Egg on Ollanta Humala’s face. Lima’s most prestigious daily La Republica on April 19 and April 22 cites the analysis of Peru’s foremost expert on the Shining Path movement, veteran journalist Gustavo Gorriti, to the effect that the supposed hostage rescue mission that Humala boasted of at the Summit of the Americas in Cartagena was an “impeccable disaster.” Gorriti wrote for IDL Reporters that in one instance, a helicopter pilot fled when Senderistas opened fire on the aircraft—just after it had disgorged three police troops, who were left at the mercy of the guerillas. They did not survive; Gorriti puts the death toll in the operation at three—contradicting earlier accounts that first put it at one, and then two.
Gorriti reported for Carteas on a similar incident in which a group of soliders wounded in a guerilla ambush of an army patrol were left in the jungle for several hours—some gravely injured and bleeding profusely. They were finally recovered only after they had managed to reach a caserío (settlement), having improvised stretchers from tree branches to carry the men who could not walk. One had his ankle shattered when he stepped on a landmine. No helicopter was sent to rescue them until they arrived at the caserío. Finally taken to the military’s staging ground at Kiteni village, they were treated there by a Camisea medical team, not an army one.
La Republica, citing Gorriti, also asserts that the hostages were “kidnapped twice”—first by the guerillas, then by the security forces after they had been freed. They were apparently kept waiting in the custody of government troops for hours before Humala finally arrived at the jungle village for a photo op, to portray the “farce of liberation.” Gorriti asserts that the bus taking the freed hostages from Chuanquiri, the first settlement they reached, to Kiteni was intercepted by the military. They were transfered to two helicopters which took them to Kiteni, where they were held for Humala’s arrival—not even allowed to leave the helicopters for an hour and a half.

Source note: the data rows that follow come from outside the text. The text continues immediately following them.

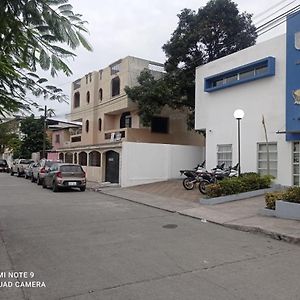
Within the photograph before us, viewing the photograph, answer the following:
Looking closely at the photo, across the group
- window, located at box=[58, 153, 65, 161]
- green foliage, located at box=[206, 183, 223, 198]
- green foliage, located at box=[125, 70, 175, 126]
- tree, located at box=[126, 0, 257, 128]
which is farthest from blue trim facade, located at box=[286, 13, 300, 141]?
window, located at box=[58, 153, 65, 161]

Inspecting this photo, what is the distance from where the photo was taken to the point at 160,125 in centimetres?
3052

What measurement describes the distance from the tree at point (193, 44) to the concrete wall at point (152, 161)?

Sendero kills three more troops
A joint command of army and National Police troops searching for police agents still missing after what Peru’s media call the “rescue operation” was ambushed by presumed Sendero guerillas near Alto Inkaari in Cuzco’s La Convención province, leaving three troops dead and three wounded. Peruvian media persist in refering to the area as the VRAE—despite the fact that (as we have repeatedly pointed out) it is not in the Apurímac-Ene River Valley, which is what VRAE stands for. It is in the basin of the Río Urubamba, the next valley east from the VRAE. (See El Correo and even the less “oficialista” Radio Programas del Perú.) Is this just sloppiness, or an intentional strategy to obfuscate the fact that the insurgency is spreading (at least in a geographical sense)?